Text for analysis Block Start

EU sets the standard for international tax dispute resolution
Kluwer International Tax Blog
October 20, 2017
Please refer to this post as:, ‘EU sets the standard for international tax dispute resolution’, Kluwer International Tax Blog, October 20 2017, http://kluwertaxblog.com/2017/10/20/eu-sets-standard-international-tax-dispute-resolution/
Adoption of the EU Council Directive on Tax Dispute Resolution Mechanisms in the European Union on 10 October 2017 is a milestone in international tax dispute resolution. The Directive offers a uniform mechanism to address tax treaty disputes among EU member states that meets the BEPS Action 14 minimum standard, and largely renders the arbitration option in the OECD BEPS MLI redundant as between EU member states. It will apply to intra-EU disputes relating to income earned in a tax year commencing from 1 January 2018 for cases submitted from 1 July 2019. Competent authorities of Member States may agree to apply the Directive to cases submitted earlier or to earlier tax years.
The directive supplements the EU Arbitration Convention which only covers transfer pricing and attribution of profits to permanent establishments. The new directive covers disputes between Member States over the interpretation and application of treaties that eliminate double taxation of income and capital. Its self-contained mutual agreement procedure (MAP), backed up by binding mandatory arbitration or alternative dispute resolution mechanisms, will likely provide the most effective, rule based system for resolving treaty disputes.
The directive expressly contemplates multi-state disputes with the result that complex transfer pricing or multiple residence disputes are capable of resolution in a single procedure.
OECD Model Article 25 mutual agreement procedure concepts underpin the directive with a number of refinements. Large undertakings and large corporate groups must submit a “complaint” to each member state involved in the dispute, while individuals and other business undertakings must submit their complaint only to their state of residence. In the case of individuals and smaller undertakings, it is the responsibility of competent authority the member state in receipt of a complaint to notify the competent authorities of all other Member States concerned within two months of receipt of the complaint. The OECD time limit for bringing a complaint applies – three years from the receipt of the first notification of the action resulting in, or that will result in, the treaty dispute.
Unlike existing treaty-based MAP, a complaint must be accompanied by detailed information and supporting documentation relating to the dispute as specified in the directive. The information must be in the language of each receiving state or any other language they may accept. Competent authorities have three months to request further information which must be supplied within three months of request. Competent authorities then have a further six months to decide whether to accept the complaint. Limited grounds for rejecting the request are specified in the directive. The absence of a decision on this is deemed acceptance.

Text for analysis Block End

**What is required:**
Continue the blog post on the EU directive for tax dispute resolution from the point where it stops. The material that follows is not required.

Dataset content Block Start

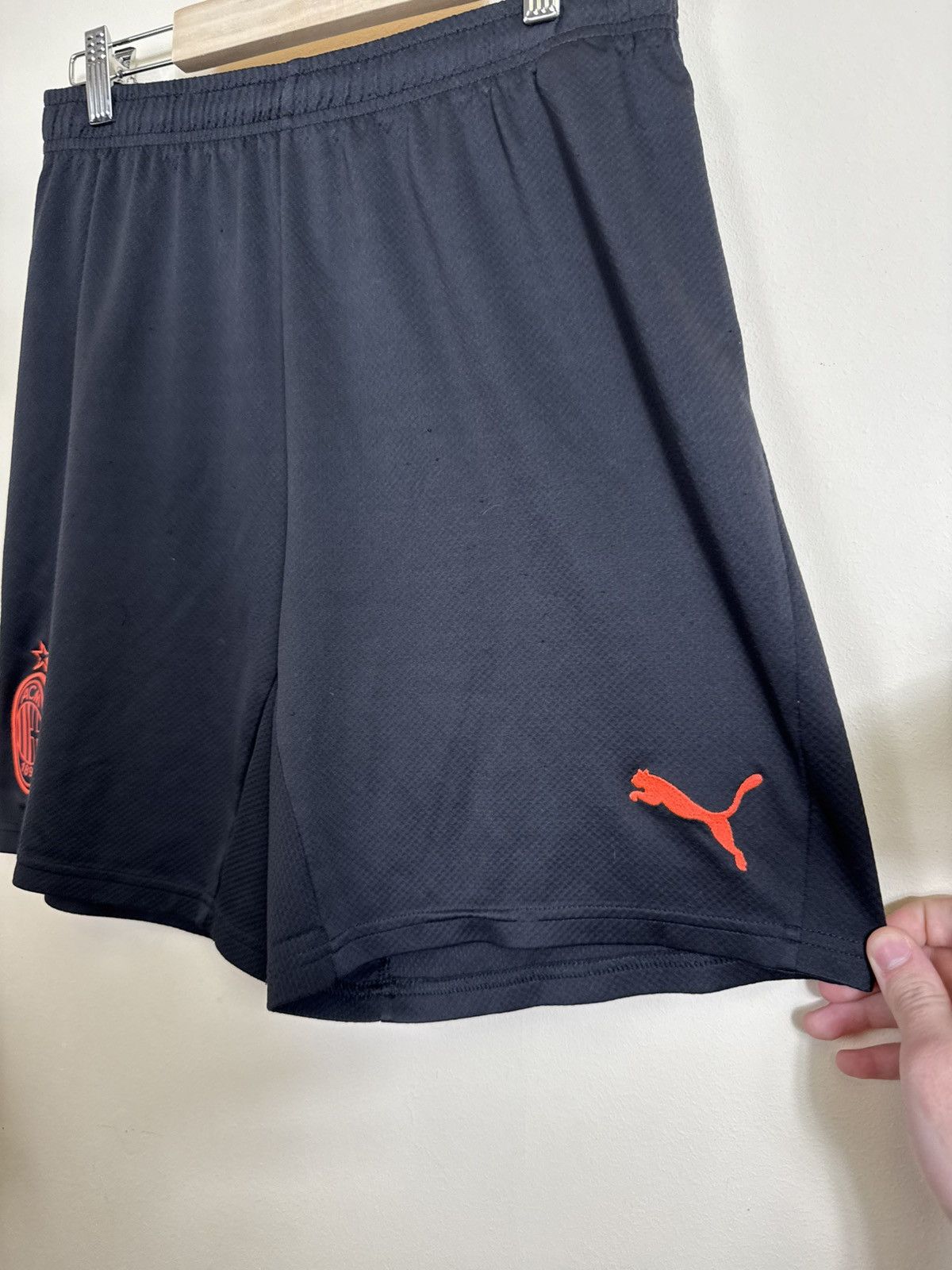 Puma Puma AC Milan Jersey 2021-2022 Third Kit Short R. Leao #17 Size US M / EU 48-50 / 2 - 18 Thumbnail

Dataset content Block End

**Result:**
Competent authorities have six months to decide whether to resolve the dispute unilaterally. In the absence of such resolution the competent authorities must endeavour to resolve the issue by mutual agreement within two years from the last notification of acceptance of the complaint. This may be extended by up to one year at the request of a competent authority if justified in writing.
Arbitration or other alternative dispute resolution
In the absence of resolution by mutual agreement, taxpayers are entitled to request arbitration by an Advisory Commission. In addition, a request may be made where some, but not all, competent authorities have refused the MAP request if taxpayers have no right of appeals to national courts on the refusal.
An Alternative Dispute Resolution Commission may be established instead of an Advisory Commission. This may differ in composition and form from the Advisory Commission and may include last best offer arbitration. Although not explicit, it is apparent that the Advisory Commission will proceed by way of reasoned opinion. The directive also contemplates a permanent Alternative Dispute Resolution Commission.
The arbitration process is also subject to a strict timetable, with a normal overall time limit of 18 months from the time of request until the Advisory Commission is required to give its opinion. National courts are given specific authority to intervene where there are failures in the appointment of the Advisory Commission and detailed requirements must be met in the case of independent members. Although the procedural rules (Rules of Functioning) are to be agreed by the competent authorities, the EU Commission is required to prepare standard rules which will apply in the absence of agreement or notification to the taxpayer. Taxpayers are entitled to appear before the Advisory Commission with the consent of the competent authorities. An Advisory Commission or Alternative Dispute Resolution Commission may require the taxpayer to appear before it and also has power to require attendance by the taxpayer and the production of documents and information from both the taxpayer and the competent authorities.
Decisions are by majority decision, with a casting vote to the chair in cases of deadlock. The competent authorities are bound by the decision unless they agree a different resolution within six months of notification of the decision. The taxpayer must agree the decision in order to be bound by it, thereby preserving appeal rights to national courts.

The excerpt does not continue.